We recommend requesting recommendation letters from professors, supervisors or other individuals who know you well and can accurately comment on your qualifications for medical school. It is important that those who write the letters know you well and can comment on your personal attributes.

The College of Medicine requires two academic letters:

  • Academic Letters: You should submit two letters from professors in any courses who have taught you and assigned a grade for credit in the course; at least one should be a science course. A premedical committee composite letter satisfies this requirement.
  • Personal/Professional Experience Letters: It is strongly recommended that you provide additional letters from individuals outside of the classroom setting, such as supervisors, managers or those you’ve worked with in the community, a volunteer service and/or a clinical or research setting.

The letters of recommendation are received only through the American Medical College Application Service’s (AMCAS) letter service. For more information about this process, visit https://students-residents.aamc.org/applying-medical-school/faq/amcas-faq/.

How do I present a competitive application?

The College of Medicine promotes an atmosphere of creativity, experimentation and discussion that is conducive to learning. Having an understanding and appreciation of a variety of experiences and perspectives prepares students to care for patients from any racial, ethnic or socioeconomic background.

Along with excellent grades and test scores, you will be judged on how well you can balance outside activities and responsibilities with schoolwork as an indicator of your ability to deal with the rigors of life as a physician. Commitment to community service and ethical behavior, along with compassion, leadership ability and communication skills, are characteristics we seek in our future medical students.

  • Clinical Experience: As a medical school candidate, you are expected to spend enough time in a clinical setting to understand the challenges and demands of the lifestyle you will encounter as a physician. Experience with patient exposure may be gained through volunteerism or work at hospitals, emergency rooms, homeless clinics and extended-care facilities.
  • Community/Volunteer Service: The medical profession is strongly oriented to serving the community. You should demonstrate a commitment to the community by involving yourself in service and volunteer activities.
  • Research: Research is the foundation of medical knowledge. We consider participation in research activities to be an important part of the preparation for medical school. As a future physician, you will depend on medical literature to remain current in your field. Research experience may be in any discipline and performed at any site. You should be able to describe your projects, the questions being asked in the research, and your role in the conduct of the research. Research performed as part of a course requirement or a senior thesis project is acceptable.
  • Leadership Ability: Dedication, determination, decision-making, communication skills, teamwork and a willingness to contribute to the welfare of others are characteristics of effective leaders.
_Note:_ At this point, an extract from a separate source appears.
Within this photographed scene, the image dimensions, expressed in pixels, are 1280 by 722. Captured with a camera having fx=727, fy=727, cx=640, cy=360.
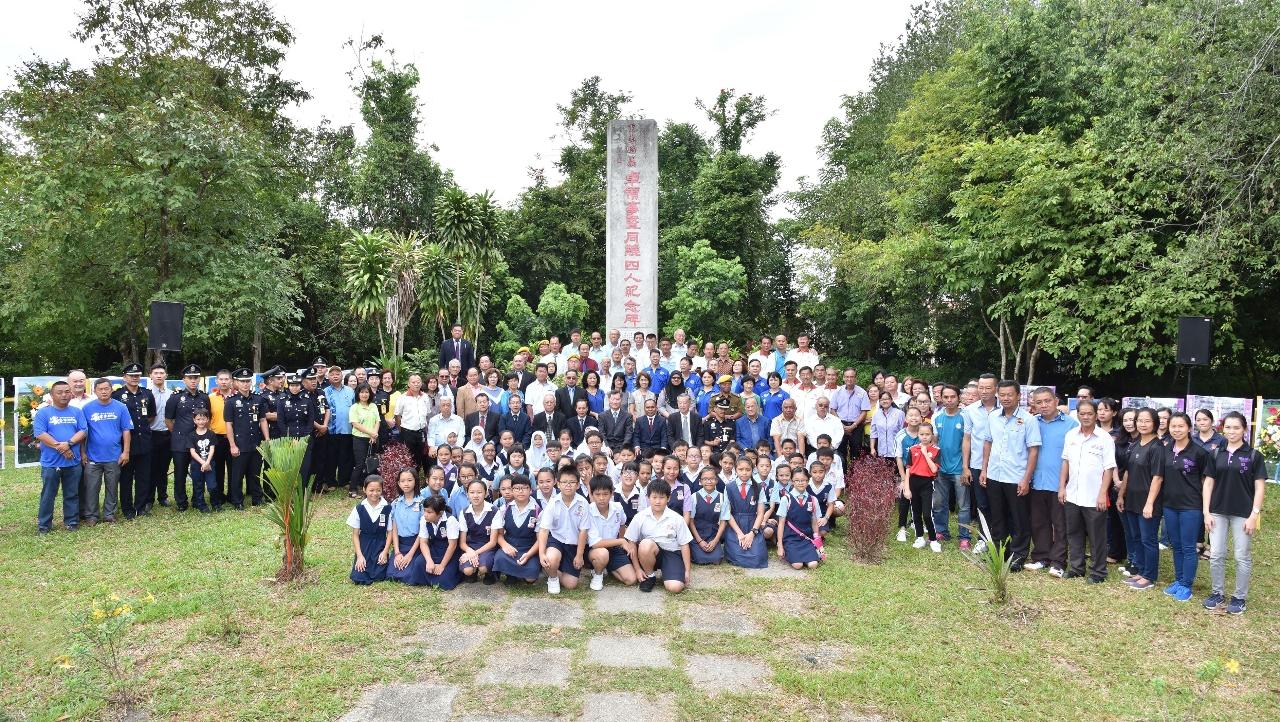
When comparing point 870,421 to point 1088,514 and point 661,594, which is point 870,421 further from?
point 661,594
They also are indicators of one’s ability to succeed in medicine. Leadership experience can be gained in a variety of ways, including participation in work, church, community or school organizations.
  • Extracurricular Activities: The Admissions Committee is interested in how applicants deal with the demands of their lives outside the classroom. Your ability to juggle these challenges is a strong indicator of how well you will handle responsibilities, stress and the demands of medical school.